Brano fornito:
▼
Jaki afferma che la cosa «può essere in parte spiegata con il fatto che molti di loro lavorano su problemi specifici, e questi possono essere risolti senza alcun riferimento a teorie che pretendono di essere teorie finali onnicomprensive». Ma ciò rappresenta un autentico fraintendimento dell’indecidibilità gödeliana, la quale vale esattamente allo stesso modo per tutti i sistemi formali, tanto onnicomprensivi che settoriali. E poiché fino a oggi essa si è dimostrata irrilevante per le teorie fisiche, è difficile pensare che le cose possano andare molto diversamente in futuro, anche per quanto riguarda la TOE. In ogni caso, come già visto prima e come è bene ribadire in conclusione, la possibilità o meno di costruire una TOE unica e definitiva a proposito del nostro universo non ha nulla a che vedere col problema della sua unicità di principio e, quindi, col problema se Dio abbia o no avuto scelta nel creare il mondo in questo modo. Questo è infatti un problema genuinamente filosofico, che, così come non può essere risolto dalla scienza, nemmeno può esserlo attraverso la logica formale.
Il punto vero della questione è, come sempre, quello di distinguere correttamente i diversi livelli della realtà che entrano in gioco. Non vi è invece alcun vantaggio nel tentare di porre dei limiti aprioristici alle possibilità di sviluppo della scienza, su cui l’ultima parola deve toccare sempre e soltanto alla realtà stessa, per il tramite della verifica sperimentale.
Note:
- Nel seguito daremo per scontata questa precisazione, omettendo di ripeterla tutte le volte
- G sta (ovviamente) per «Gödel» o per «Gödeliana»
▲
Consegna: Riproduci parola per parola il passo del brano che va da "Il punto vero" a "della verifica sperimentale.", estremi compresi. L'elenco che segue costituisce materiale a sé, indipendente dal brano.

Dati disponibili:
▼
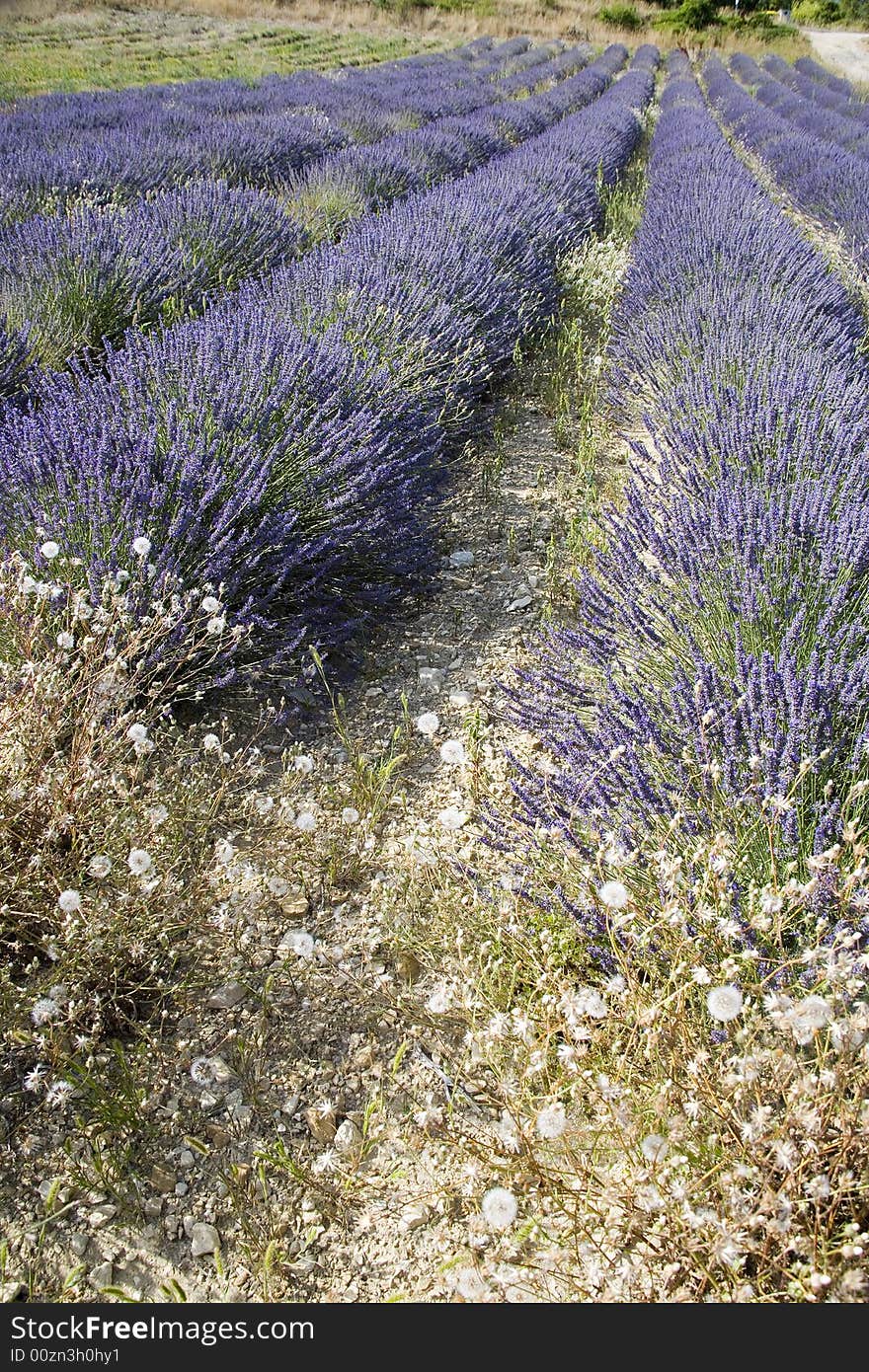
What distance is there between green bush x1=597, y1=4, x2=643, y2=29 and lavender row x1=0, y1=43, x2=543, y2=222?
24.0 m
▲
Soluzione proposta:
Il punto vero della questione è, come sempre, quello di distinguere correttamente i diversi livelli della realtà che entrano in gioco. Non vi è invece alcun vantaggio nel tentare di porre dei limiti aprioristici alle possibilità di sviluppo della scienza, su cui l’ultima parola deve toccare sempre e soltanto alla realtà stessa, per il tramite della verifica sperimentale.